■ PROBLEM REQUIREMENTS ■
Extract the complete listing and output it unchanged.

■ Data records ■

■ ■ ■ ■ ■ ■ ■

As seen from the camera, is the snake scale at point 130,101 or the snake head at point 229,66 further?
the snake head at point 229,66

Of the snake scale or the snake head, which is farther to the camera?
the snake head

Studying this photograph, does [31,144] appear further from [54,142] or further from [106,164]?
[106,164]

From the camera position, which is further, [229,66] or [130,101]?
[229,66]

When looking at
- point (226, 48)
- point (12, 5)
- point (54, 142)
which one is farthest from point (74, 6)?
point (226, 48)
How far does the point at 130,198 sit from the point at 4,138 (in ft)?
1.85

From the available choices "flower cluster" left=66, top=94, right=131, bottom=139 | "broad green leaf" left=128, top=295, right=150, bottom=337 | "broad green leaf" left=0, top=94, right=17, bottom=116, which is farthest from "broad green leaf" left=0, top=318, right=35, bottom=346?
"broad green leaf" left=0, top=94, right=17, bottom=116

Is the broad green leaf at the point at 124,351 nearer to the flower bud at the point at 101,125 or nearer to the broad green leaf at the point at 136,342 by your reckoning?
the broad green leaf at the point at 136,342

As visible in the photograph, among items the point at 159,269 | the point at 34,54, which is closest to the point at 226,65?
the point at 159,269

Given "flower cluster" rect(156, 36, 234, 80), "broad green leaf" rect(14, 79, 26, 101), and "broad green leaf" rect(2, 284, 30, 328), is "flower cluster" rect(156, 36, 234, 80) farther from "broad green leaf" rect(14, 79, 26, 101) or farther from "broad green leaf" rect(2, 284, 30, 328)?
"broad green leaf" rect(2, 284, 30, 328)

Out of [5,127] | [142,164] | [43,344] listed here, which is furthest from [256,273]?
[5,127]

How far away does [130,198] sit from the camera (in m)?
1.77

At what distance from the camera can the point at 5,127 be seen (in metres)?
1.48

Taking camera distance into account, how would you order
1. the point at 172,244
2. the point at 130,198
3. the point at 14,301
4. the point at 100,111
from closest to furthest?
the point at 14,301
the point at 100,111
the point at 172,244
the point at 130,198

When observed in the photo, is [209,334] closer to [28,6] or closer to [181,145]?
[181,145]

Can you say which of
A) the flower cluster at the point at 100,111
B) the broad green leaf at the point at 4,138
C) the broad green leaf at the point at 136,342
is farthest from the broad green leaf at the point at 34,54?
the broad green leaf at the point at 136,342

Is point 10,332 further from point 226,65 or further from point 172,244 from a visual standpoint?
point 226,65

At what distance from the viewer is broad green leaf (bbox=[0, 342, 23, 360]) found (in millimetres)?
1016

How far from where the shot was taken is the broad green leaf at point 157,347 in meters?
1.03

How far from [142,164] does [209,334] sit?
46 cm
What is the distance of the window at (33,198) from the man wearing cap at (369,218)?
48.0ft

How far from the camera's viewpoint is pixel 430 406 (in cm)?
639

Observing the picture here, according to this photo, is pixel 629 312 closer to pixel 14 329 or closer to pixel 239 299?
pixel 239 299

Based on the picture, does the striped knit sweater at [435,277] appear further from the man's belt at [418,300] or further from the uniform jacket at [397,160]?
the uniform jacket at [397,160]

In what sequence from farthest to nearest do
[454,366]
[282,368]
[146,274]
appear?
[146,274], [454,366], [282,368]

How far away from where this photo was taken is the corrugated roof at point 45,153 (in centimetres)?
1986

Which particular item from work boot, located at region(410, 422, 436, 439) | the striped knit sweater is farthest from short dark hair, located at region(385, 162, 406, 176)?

■ ■ ■ ■ ■ ■ ■

■ EXERCISE ANSWER ■
As seen from the camera, is the snake scale at point 130,101 or the snake head at point 229,66 further?
the snake head at point 229,66

Of the snake scale or the snake head, which is farther to the camera?
the snake head

Studying this photograph, does [31,144] appear further from [54,142] or further from [106,164]?
[106,164]

From the camera position, which is further, [229,66] or [130,101]?
[229,66]

When looking at
- point (226, 48)
- point (12, 5)
- point (54, 142)
which one is farthest from point (74, 6)?
point (226, 48)
How far does the point at 130,198 sit from the point at 4,138 (in ft)?
1.85

From the available choices "flower cluster" left=66, top=94, right=131, bottom=139 | "broad green leaf" left=128, top=295, right=150, bottom=337 | "broad green leaf" left=0, top=94, right=17, bottom=116, which is farthest from "broad green leaf" left=0, top=318, right=35, bottom=346?
"broad green leaf" left=0, top=94, right=17, bottom=116

Is the broad green leaf at the point at 124,351 nearer to the flower bud at the point at 101,125 or nearer to the broad green leaf at the point at 136,342 by your reckoning?
the broad green leaf at the point at 136,342

As visible in the photograph, among items the point at 159,269 | the point at 34,54, which is closest to the point at 226,65?
the point at 159,269

Given "flower cluster" rect(156, 36, 234, 80), "broad green leaf" rect(14, 79, 26, 101), and "broad green leaf" rect(2, 284, 30, 328), is "flower cluster" rect(156, 36, 234, 80) farther from "broad green leaf" rect(14, 79, 26, 101) or farther from "broad green leaf" rect(2, 284, 30, 328)?
"broad green leaf" rect(2, 284, 30, 328)

Out of [5,127] | [142,164] | [43,344] listed here, which is furthest from [256,273]?
[5,127]

How far away does [130,198] sit from the camera (in m)?
1.77

At what distance from the camera can the point at 5,127 be seen (in metres)?
1.48

Taking camera distance into account, how would you order
1. the point at 172,244
2. the point at 130,198
3. the point at 14,301
4. the point at 100,111
from closest to furthest?
the point at 14,301
the point at 100,111
the point at 172,244
the point at 130,198

When observed in the photo, is [209,334] closer to [28,6] or closer to [181,145]?
[181,145]

Can you say which of
A) the flower cluster at the point at 100,111
B) the broad green leaf at the point at 4,138
C) the broad green leaf at the point at 136,342
is farthest from the broad green leaf at the point at 34,54?
the broad green leaf at the point at 136,342

Is point 10,332 further from point 226,65 or further from point 172,244 from a visual standpoint?
point 226,65

At what distance from the viewer is broad green leaf (bbox=[0, 342, 23, 360]) found (in millimetres)?
1016

How far from where the shot was taken is the broad green leaf at point 157,347 in meters?
1.03

How far from [142,164] does [209,334] sit?
46 cm
What is the distance of the window at (33,198) from the man wearing cap at (369,218)?
48.0ft

How far from the camera's viewpoint is pixel 430 406 (in cm)?
639

Observing the picture here, according to this photo, is pixel 629 312 closer to pixel 14 329 or closer to pixel 239 299?
pixel 239 299

Based on the picture, does the striped knit sweater at [435,277] appear further from the man's belt at [418,300] or further from the uniform jacket at [397,160]?
the uniform jacket at [397,160]

In what sequence from farthest to nearest do
[454,366]
[282,368]
[146,274]
appear?
[146,274], [454,366], [282,368]

How far away from where this photo was taken is the corrugated roof at point 45,153 (in centimetres)?
1986

Which particular item from work boot, located at region(410, 422, 436, 439) | the striped knit sweater is farthest from short dark hair, located at region(385, 162, 406, 176)?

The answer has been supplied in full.